Passage provided ::
....

Based on these benefits from the ancient Chinese kidney-tonifying formula (KTF) which consists of Cistanche, Epimedii, and Polygonatum cirrhifolium, we hypothesized that KTF might protect MES23.5 dopaminergic neurons against hydrogen peroxide- (H2O2-) induced oxidative damage. Herein, as proof-of-concept, we conducted a series of experiments to examine the effects of KTF on cell death and antioxidant enzymes expression in the H2O2-treated MES23.5 cells.

2. Materials and Methods

2.1. Chemicals and Reagents

HO-1, CAT, caspase 3, and β-actin antibodies were obtained from Cell Signaling Technology Inc. (Boston, USA). GPx-1 antibody was from Abcam (Cambridge Science Park, UK). Rabbit Anti-Tyrosine Hydroxylase was from Boster (BA1454, China). Goat anti-rabbit IgG1 conjugated to a horseradish peroxidase label was from Santa Cruz Biotechnology Inc. (California, USA). Dulbecco’s modified Eagle’s medium (DMEM) was purchased from GIBCO BRL Co. Ltd. (Gaithersburg, MD, USA). All the other reagents, unless otherwise stated, were from Sigma Chemical Co. (St. Louis, MO, USA). RevertAid™ First Strand cDNA Synthesis Kit was from Fermentas Inc. (Burlington, USA). DreamTaq Green PCR Master Mix (2x) was from Fermentas Inc. (Burlington, USA). Bio DL100 was from BioFlux (Tokyo, Japan). Polink-2 plus Polymer HRP Detection System for Rabbit Primary Antibody (PV-9001) and DAB (3, 3′-diaminoobenzidine tetrahydrochloride) (ZLI-9032) were from ZSGB-BIO (Beijing, China). ELISA kits for measuring CAT, GPx-1, and GSH were from Hufeng Biotechnology Inc. (Shanghai, China). Ginkgo biloba extracts (GE) were from Shanghai Sine Promod Pharmaceutical Co., Ltd. (Shanghai, China).

....

Goal of the exercise :: Write what comes next in the passage about the kidney-tonifying formula and MES23.5 neurons, beginning right after its last sentence.

Data ::

....

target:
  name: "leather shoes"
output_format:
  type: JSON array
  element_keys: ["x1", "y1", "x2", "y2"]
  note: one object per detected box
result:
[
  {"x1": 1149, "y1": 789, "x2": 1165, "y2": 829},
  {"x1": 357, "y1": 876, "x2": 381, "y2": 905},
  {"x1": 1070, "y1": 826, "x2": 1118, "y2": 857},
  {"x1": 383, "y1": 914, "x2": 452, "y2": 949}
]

....

Answer below ::
2.2. Preparation and Standardization of Kidney-Tonifying Formula

The components of kidney-tonifying formula, Cistanche deserticola, Epimedium brevicornum, and Polygonatum sibiricum, were supplied by Second Affiliated People’s Hospital, Fujian University of Traditional Chinese Medicine, and carefully authenticated according to the Chinese pharmacopoeia (The Pharmacopoeia Commission of China, 2005). To prepare KTF samples, Cistanche deserticola, Epimedium brevicornum, and Polygonatum sibiricum at the weight ratio of 1 : 1 : 1.2 were mixed and ground into the powder and then immersed in a total volume of 10 times (w/v) distilled water for 1 h and boiled for 2 h. After the solution was filtered, the filtrate was collected. The entire residue was collected and further boiled with a total volume of 8 times (w/v) distilled water for 2 h. The solution was filtered and the two filtrates were combined, concentrated, and freeze-dried. The yield of the final dried extract was 25% (w/w) of the starting raw herbal materials and was stored at −20°C until used. The stock solution KTF (10 mg/ml) was prepared by dissolving KTF in phosphate-buffer solution (PBS), followed by sonication, sterilization at 100°C, and filtration.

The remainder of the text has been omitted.